The aircraft carrier Abraham Lincoln must stay overseas while its replacement, the carrier Harry S. Truman, is down for maintenance, and flattop Gerald R. Ford is delayed, but the Navy’s fixing its readiness woes, Vice Chief of Naval Operations Adm. Bob Burke reported Friday.
Speaking at the annual Military Reporters and Editors conference at Navy League headquarters in Arlington, Virginia, he said the sea service has a “healthier surge force” of carriers and aircraft than it could summon only two years ago, with better training for the crews and more supplies and equipment to outfit the fleet.
Ordered by the Pentagon to shore up years of shoddy maintenance of its F-18 E/F Super Hornet and EA-18G Growler squadrons, Burke said the Navy hurdled the mandated 80 percent readiness rate and now is trying to sustain the gains.
Aided by commercial airline experts and ongoing efforts to modernize the Navy’s supply chain, Burke said the Navy “changed its process” and began rethinking how the sea service invests in new technologies, such as hypersonic weapons, long-range missiles, drones, lasers and “plug and play” technology for warships.
The state of the first-in-its-class flattop Ford sparked a war of words between U.S. lawmakers and Navy leaders this week, but Burke insisted Friday that shipyard crews and sailors have made “significant strides" to fix the “game changer” technology on the “incredibly complex” carrier.
He pointed out that it’s the first new carrier design in four decades but its crew would soon start the process of certifying its systems and getting it prepped to deploy overseas.
And it’s not as if there aren’t problems with the older fleet of Nimitz-class carriers. Five of those Norfolk-based flattops can’t be deployed now because they’re undergoing maintenance, although Burke announced Truman’s reported electrical glitches would be repaired in “weeks, not months."

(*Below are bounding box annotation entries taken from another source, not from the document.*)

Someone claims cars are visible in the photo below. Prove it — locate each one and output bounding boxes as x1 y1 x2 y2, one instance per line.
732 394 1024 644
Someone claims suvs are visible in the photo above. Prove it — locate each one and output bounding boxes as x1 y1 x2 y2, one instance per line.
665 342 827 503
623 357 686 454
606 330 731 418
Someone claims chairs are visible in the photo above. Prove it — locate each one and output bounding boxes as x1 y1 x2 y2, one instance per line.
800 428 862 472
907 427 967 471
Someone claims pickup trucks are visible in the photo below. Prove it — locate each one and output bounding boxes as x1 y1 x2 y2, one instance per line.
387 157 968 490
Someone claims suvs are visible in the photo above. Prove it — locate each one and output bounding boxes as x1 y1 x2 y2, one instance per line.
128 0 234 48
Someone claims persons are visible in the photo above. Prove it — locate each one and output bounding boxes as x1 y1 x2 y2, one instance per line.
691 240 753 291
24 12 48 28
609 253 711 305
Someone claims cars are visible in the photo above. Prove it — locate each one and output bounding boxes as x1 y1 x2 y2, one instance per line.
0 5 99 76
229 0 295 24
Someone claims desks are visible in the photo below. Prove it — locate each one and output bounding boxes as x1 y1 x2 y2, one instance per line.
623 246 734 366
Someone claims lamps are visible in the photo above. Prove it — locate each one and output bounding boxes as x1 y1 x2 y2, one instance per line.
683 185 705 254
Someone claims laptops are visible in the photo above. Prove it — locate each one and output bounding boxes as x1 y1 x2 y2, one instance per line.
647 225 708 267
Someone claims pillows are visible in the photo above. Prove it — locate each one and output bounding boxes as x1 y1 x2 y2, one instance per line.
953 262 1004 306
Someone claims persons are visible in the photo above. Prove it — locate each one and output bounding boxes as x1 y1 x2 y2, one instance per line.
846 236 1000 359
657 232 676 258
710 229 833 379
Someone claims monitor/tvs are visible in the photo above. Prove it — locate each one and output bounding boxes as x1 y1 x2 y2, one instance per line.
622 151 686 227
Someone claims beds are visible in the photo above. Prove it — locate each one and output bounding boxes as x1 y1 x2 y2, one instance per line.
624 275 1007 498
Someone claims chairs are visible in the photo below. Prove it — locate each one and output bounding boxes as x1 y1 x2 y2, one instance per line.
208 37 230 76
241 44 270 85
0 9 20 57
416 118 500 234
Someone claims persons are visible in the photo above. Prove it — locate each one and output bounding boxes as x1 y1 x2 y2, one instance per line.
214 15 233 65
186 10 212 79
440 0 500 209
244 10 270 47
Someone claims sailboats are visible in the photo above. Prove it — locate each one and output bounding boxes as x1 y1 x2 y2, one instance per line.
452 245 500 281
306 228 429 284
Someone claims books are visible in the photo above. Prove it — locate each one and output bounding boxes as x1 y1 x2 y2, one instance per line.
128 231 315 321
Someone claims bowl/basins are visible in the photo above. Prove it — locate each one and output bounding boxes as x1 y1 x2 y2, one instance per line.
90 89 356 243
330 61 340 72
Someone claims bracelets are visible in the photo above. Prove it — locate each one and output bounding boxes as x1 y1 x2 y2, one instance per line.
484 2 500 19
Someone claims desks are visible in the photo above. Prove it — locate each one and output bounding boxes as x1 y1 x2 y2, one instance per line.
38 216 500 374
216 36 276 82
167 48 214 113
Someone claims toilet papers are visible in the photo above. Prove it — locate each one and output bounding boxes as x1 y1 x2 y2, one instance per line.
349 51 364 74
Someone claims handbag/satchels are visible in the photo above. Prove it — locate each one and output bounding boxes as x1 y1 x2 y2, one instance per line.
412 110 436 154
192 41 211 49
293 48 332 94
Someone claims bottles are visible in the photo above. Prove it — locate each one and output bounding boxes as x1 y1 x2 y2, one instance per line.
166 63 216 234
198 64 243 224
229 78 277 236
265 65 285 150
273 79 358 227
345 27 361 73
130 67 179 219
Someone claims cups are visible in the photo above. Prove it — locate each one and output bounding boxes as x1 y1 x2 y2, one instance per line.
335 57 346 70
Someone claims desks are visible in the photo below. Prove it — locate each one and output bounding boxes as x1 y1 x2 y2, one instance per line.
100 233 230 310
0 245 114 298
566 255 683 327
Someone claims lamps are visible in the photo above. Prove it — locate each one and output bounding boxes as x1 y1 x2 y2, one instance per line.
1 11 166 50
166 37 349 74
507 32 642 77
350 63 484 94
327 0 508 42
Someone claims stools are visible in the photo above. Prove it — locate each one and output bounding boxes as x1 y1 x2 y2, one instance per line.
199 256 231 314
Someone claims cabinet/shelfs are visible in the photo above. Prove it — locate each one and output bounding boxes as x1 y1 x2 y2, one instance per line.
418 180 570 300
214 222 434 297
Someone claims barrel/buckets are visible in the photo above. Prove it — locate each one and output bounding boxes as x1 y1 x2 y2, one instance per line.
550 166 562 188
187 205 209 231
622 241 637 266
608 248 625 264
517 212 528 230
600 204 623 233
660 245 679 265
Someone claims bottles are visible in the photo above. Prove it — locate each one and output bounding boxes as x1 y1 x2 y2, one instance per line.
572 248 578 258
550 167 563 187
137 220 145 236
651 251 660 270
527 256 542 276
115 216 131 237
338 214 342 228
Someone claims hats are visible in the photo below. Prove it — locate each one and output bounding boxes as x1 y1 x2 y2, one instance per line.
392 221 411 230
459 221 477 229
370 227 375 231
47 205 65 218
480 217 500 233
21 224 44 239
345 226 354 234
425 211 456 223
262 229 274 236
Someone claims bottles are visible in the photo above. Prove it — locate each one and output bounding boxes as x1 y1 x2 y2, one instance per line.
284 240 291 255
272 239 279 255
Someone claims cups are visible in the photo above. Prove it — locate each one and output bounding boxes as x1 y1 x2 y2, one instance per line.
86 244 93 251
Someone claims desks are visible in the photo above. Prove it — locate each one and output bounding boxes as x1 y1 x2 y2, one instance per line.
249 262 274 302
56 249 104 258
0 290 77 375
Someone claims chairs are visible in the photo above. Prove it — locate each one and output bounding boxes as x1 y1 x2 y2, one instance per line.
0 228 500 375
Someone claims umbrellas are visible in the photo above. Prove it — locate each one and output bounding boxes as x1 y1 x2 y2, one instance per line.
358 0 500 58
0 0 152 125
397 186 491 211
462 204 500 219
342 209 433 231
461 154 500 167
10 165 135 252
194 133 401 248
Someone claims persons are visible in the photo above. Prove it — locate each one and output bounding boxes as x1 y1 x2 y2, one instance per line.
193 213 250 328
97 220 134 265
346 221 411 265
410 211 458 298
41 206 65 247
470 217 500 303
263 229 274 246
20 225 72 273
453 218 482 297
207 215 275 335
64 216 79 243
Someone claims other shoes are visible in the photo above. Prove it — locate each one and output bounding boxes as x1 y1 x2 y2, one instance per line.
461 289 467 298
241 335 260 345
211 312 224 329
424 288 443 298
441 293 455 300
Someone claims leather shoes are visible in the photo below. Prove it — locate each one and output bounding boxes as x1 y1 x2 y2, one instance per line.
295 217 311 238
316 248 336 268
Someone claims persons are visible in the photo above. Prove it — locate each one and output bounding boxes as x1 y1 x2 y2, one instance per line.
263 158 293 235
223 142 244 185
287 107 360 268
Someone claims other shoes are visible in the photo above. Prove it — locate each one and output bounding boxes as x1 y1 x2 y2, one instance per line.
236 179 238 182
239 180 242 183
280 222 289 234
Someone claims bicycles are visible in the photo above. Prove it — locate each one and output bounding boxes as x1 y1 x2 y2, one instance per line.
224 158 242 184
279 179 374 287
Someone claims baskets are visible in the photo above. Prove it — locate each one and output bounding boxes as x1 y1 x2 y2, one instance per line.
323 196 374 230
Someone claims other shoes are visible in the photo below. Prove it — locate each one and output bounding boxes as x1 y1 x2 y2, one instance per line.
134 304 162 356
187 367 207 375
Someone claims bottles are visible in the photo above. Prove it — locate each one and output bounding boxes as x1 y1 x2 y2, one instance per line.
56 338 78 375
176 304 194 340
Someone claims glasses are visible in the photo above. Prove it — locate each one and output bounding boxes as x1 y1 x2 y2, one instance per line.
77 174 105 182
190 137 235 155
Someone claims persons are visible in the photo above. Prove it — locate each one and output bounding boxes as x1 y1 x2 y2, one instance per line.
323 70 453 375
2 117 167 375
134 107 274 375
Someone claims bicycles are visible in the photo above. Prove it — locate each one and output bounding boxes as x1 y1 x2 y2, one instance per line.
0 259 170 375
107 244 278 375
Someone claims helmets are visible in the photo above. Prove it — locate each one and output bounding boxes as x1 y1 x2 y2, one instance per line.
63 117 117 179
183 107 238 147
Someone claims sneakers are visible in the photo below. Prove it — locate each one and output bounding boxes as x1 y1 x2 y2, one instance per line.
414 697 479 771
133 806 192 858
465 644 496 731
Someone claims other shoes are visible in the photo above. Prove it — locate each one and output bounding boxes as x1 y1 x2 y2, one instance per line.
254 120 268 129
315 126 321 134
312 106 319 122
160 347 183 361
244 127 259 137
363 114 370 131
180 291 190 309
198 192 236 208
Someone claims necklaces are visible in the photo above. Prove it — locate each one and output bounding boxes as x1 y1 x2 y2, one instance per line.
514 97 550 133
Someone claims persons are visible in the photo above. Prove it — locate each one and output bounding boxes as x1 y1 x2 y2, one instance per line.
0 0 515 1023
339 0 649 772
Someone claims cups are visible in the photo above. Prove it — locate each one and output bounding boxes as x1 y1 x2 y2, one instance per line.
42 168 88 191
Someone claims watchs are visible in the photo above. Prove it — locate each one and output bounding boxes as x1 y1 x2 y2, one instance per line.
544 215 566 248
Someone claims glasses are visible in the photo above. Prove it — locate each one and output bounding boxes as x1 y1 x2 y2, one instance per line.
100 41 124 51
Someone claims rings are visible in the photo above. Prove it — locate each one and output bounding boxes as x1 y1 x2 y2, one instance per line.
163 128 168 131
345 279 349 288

He took a longer view of the readiness crunch, looking back two decades to operational schedules and budgets erected after the fall of the Berlin Wall in 1989. When U.S. forces went to war in 2001 in Afghanistan and later Iraq and other global hot spots, carrier aircraft performed many of the strike missions providing air support for the grunts on the ground.
Those missions wore out the jets and the carriers that brought them to battle, Burke said.
When lawmakers on Capitol Hill passed the Budget Control Act of 2011, they reduced the federal budget deficit but triggered so-called “sequestration” cuts that trimmed defense spending, including funds needed to mend and man carrier strike groups.
Continuing resolutions from Congress didn’t help, but an influx of funds beginning in 2017 began to help right the Navy fleet.
Going forward, Burke said that military planners with the combatant commands might need to take an “appetite suppressant” when they hunger for more carriers and submarines in their corner of the globe. He said that both lawmakers and commanders have come to realize that the Navy’s current topline budget — if sustained at present levels — can support a Navy with 305 to 310 warships, not the 355-ship fleet once targeted by Congress and the Pentagon.
The focus now is on capabilities, what a fully-manned and supplied force can bring to a sea battle. It likely will be aided by new technology, including unmanned underwater vehicles that hunt for enemy mines and MQ-25 robot refuelers that promise to free Super Hornet strike fighters from their aerial gas station duties.
They’ll need all the help they can get from other services and federal agencies, overseas allies and private industry’s technological innovations because America’s potential enemies are catching up to the Navy, Burke warned.
Burke said he felt a “sense of urgency" based on his view that U.S. adversaries “have made up a lot of ground and are right behind us in the rear view mirror and in a lot of ways, many ways, they might be ahead of us.”
But Burke isn’t worried about the foundation of America’s naval power: the sailor.
The former chief of naval personnel before becoming the Navy’s 40th vice chief of naval operations on June 10, Burke spearheaded crucial reforms to the way the modern sea service recruits, trains and retains its labor force.
His Sailor 2025 initiatives revamped a personnel system that hadn’t been changed in some areas since the 1850s. Those innovations included 24/7 call centers to help frustrated service members and their families cut through red tape and new programs to advance sailors faster in their careers.
The typical recruit today is older than in past generations — 21 ½ years old — and they’re reenlisting in record numbers. Last year, three out of every four first-tour sailors re-upped.
That’s double the historical average and occurred during a hot economy and increasing competition from the private sector and the other armed forces for their services, Burke said.
It’s still tough to fill billets for cryptologists and nuclear-trained sailors, but “surgical” incentive payments to keep qualified sailors and other perks have helped, he added.
But in the long run, Burke said, recruiting will be a challenge.
“We’re very concerned about the sustainability of a pool that’s just getting smaller and smaller,” said Burke.